WHAT YOU WILL DO: Please copy, exactly as they appear below, the lines from the one containing "15 PRESSURE SETTING" through the one containing "For gum protectionand daily cleaning".

RECORDS SUPPLIED:
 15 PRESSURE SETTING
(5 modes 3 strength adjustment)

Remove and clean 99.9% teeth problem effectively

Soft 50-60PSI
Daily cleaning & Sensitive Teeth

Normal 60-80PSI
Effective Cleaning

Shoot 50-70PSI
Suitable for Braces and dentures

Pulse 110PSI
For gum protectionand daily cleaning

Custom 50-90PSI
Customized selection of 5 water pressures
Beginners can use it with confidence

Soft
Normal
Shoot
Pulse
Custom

...

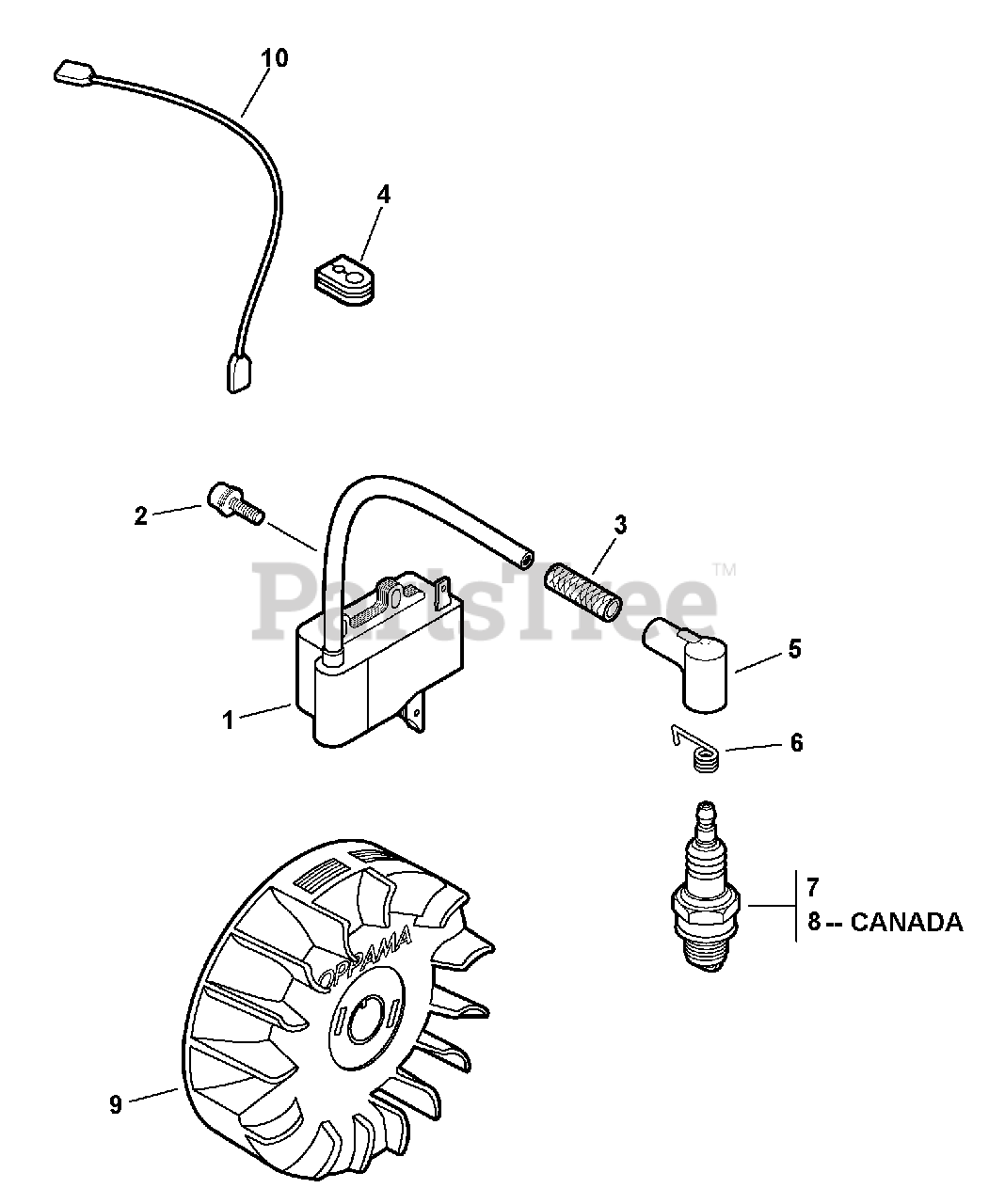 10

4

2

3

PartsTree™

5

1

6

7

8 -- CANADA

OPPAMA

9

TASK ANSWER:
 15 PRESSURE SETTING
(5 modes 3 strength adjustment)

Remove and clean 99.9% teeth problem effectively

Soft 50-60PSI
Daily cleaning & Sensitive Teeth

Normal 60-80PSI
Effective Cleaning

Shoot 50-70PSI
Suitable for Braces and dentures

Pulse 110PSI
For gum protectionand daily cleaning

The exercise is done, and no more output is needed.